**Exercise brief**: Copy out the lines below word for word, omitting the pictures.

**Records supplied**:

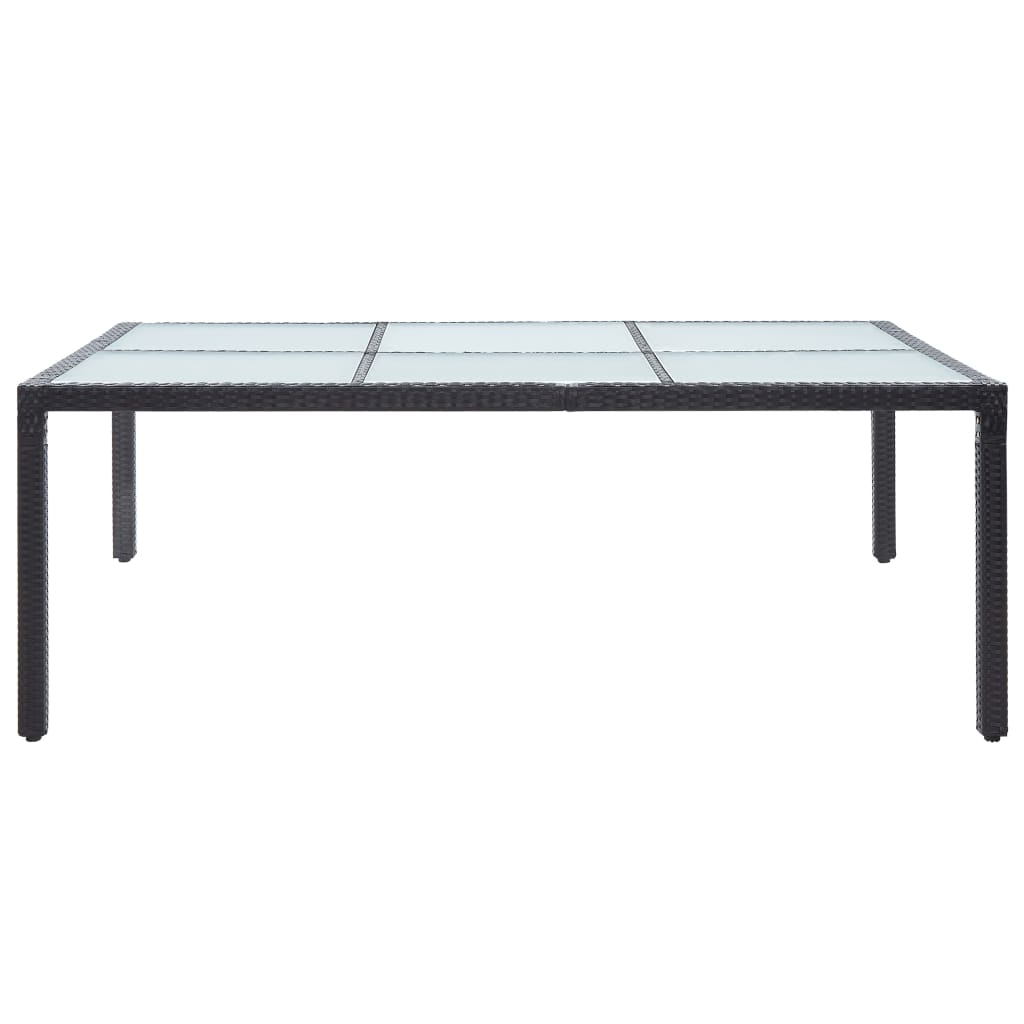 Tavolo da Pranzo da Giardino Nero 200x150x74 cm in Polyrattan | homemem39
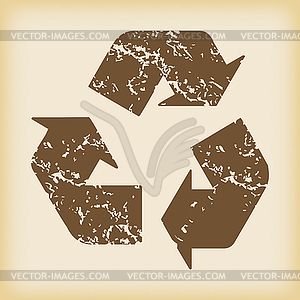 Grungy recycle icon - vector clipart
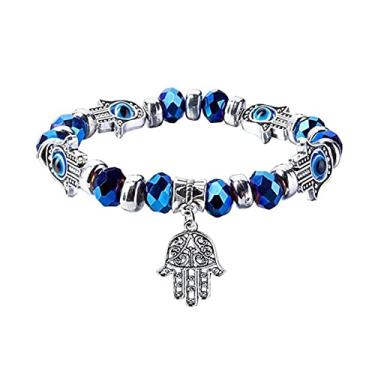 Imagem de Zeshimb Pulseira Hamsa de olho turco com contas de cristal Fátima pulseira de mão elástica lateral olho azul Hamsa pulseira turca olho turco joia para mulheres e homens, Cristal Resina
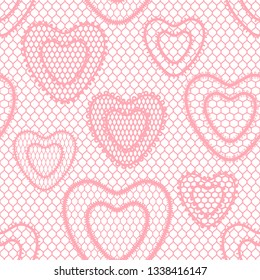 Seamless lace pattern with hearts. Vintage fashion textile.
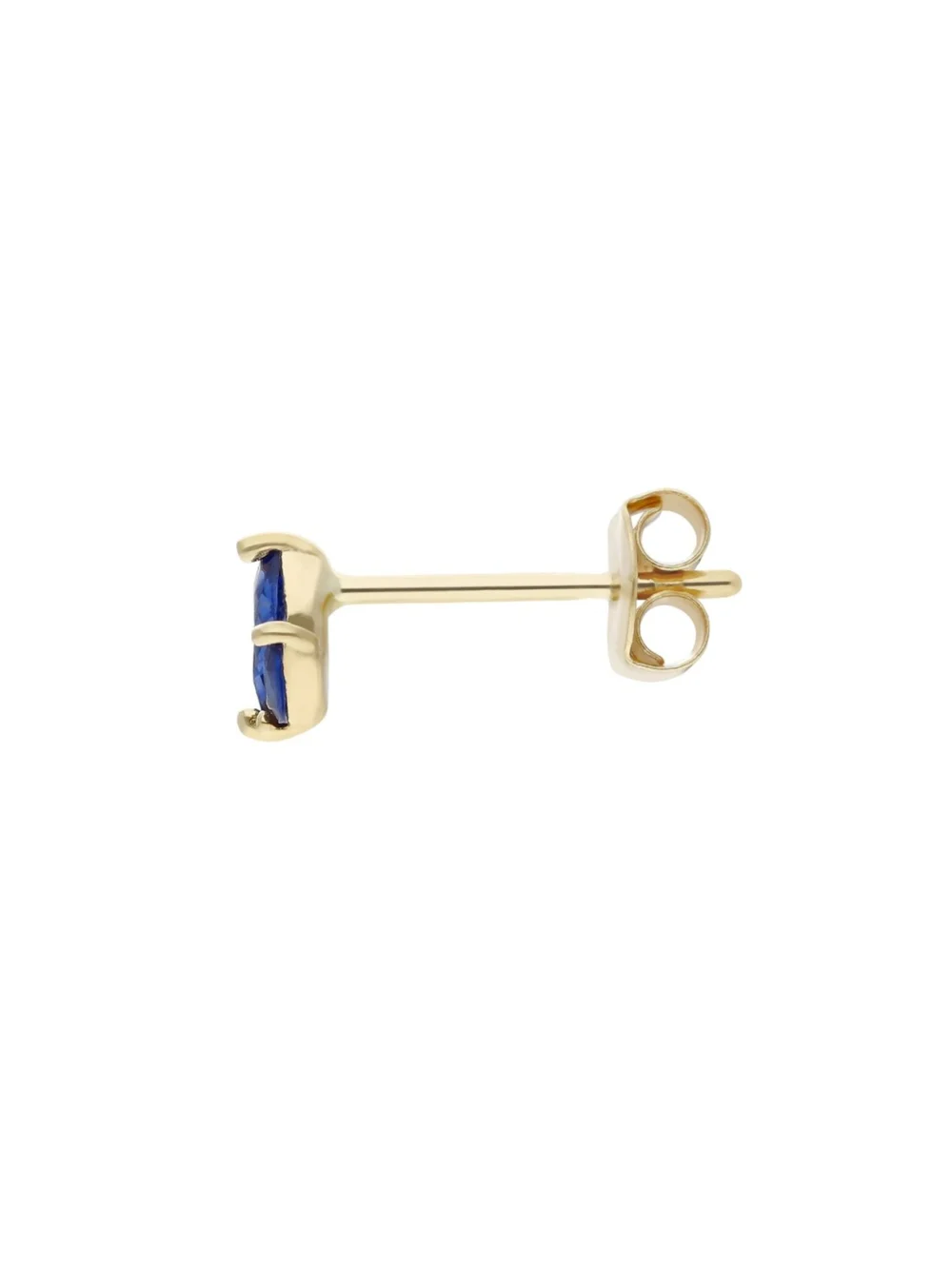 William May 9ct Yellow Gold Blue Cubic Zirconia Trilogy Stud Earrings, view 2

**Answer to this task**:
 Tavolo da Pranzo da Giardino Nero 200x150x74 cm in Polyrattan | homemem39
 Grungy recycle icon - vector clipart
 Imagem de Zeshimb Pulseira Hamsa de olho turco com contas de cristal Fátima pulseira de mão elástica lateral olho azul Hamsa pulseira turca olho turco joia para mulheres e homens, Cristal Resina
 Seamless lace pattern with hearts. Vintage fashion textile.
 William May 9ct Yellow Gold Blue Cubic Zirconia Trilogy Stud Earrings, view 2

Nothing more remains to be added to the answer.